GIF: Csaba Klement, Giphy
What I’m reading
Andraya Yearwood Knows She Has the Right to Compete: She is one of the fastest teens in Connecticut. So why do people not want her to run? Because this 17-year-old Black transgender girl represents what they are afraid of: no longer being the norm. [Mirin Fader for Bleacher Report]
Mountain Biking's Bumpy Road to Gender Equality: Subtle changes in perceptions of female athletes may seem like a small step, but the implications represent a greater victory and an opportunity to keep moving. [Annie Pokorny and Kate Courtney for Outside]
Dawa Yangzum Is First Nepalese Female IFMGA Guide: Congratulations, Dawa! (via Gripped) P.S.: Here’s a fantastic profile Anna Callaghan wrote on her earlier this year: “Smashing Guiding's Glass Ceiling”
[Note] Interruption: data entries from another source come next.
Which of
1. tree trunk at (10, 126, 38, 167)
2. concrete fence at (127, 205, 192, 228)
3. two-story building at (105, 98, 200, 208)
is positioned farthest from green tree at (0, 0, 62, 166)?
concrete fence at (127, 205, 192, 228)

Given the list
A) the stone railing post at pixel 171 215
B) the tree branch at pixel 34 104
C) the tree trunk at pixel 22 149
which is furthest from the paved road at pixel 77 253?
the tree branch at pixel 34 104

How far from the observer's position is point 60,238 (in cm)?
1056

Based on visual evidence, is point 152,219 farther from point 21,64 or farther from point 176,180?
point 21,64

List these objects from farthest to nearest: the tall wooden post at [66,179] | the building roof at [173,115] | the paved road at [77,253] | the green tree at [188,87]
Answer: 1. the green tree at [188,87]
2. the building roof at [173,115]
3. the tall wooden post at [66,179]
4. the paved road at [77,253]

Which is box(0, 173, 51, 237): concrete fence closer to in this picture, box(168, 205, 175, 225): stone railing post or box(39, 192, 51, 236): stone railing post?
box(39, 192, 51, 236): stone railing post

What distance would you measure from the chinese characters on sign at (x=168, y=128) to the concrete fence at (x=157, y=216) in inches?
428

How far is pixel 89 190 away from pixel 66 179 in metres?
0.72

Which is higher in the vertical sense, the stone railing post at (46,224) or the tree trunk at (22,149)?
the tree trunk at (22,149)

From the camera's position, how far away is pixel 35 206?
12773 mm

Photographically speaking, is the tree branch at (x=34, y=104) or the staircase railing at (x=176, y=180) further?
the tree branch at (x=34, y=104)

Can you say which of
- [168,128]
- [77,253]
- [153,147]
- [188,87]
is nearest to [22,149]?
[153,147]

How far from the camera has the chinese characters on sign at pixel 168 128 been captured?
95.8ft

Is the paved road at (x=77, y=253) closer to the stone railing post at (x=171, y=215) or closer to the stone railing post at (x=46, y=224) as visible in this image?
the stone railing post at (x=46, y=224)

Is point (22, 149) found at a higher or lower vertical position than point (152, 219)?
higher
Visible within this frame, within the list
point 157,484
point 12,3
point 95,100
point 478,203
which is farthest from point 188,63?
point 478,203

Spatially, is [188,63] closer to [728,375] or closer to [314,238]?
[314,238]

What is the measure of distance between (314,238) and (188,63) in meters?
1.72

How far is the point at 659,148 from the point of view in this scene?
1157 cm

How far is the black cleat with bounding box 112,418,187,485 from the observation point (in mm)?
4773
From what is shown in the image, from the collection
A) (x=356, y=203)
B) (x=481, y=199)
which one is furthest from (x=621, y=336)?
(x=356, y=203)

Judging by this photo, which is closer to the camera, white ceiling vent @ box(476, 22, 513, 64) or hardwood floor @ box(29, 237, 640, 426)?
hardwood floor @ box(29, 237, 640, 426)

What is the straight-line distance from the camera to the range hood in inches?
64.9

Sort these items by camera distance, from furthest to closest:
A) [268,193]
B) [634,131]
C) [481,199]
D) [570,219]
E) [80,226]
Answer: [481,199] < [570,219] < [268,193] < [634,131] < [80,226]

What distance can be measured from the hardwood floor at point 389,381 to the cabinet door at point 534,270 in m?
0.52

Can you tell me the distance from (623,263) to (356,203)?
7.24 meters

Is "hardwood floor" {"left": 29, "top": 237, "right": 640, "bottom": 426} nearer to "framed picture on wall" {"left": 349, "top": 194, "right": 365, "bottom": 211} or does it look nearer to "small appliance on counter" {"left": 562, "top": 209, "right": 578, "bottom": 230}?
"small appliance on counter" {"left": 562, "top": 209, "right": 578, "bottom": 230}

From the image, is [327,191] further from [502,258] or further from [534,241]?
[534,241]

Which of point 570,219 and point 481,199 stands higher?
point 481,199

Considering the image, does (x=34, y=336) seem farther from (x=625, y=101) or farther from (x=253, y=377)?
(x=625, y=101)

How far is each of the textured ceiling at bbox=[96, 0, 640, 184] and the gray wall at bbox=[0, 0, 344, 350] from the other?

Sherpa women aren't encouraged to climb mountains. But that wasn't going to stop Dawa Yangzum Sherpa, who grew up in a Himalayan village with no electricity or running water but knew that she would one day summit Mount Everest. At 21, she stood on top of the world and then started a new quest: to become the first woman from her country to earn mountaineering's most elite title—an IFMGA.
Defying War and Catcalls, Syria's Women Hop on Climate-Friendly Bikes: “I don’t like the idea that women are victims. We should take action. We should do something about it. We have to protect our rights.” [Laurie Goering for Reuters]
The Best Holiday Diet Is No Diet: Eat what you want to eat, exercise when you can, stop labeling food as good and bad, and enough with the guilt. [Abigail Barronian for Outside]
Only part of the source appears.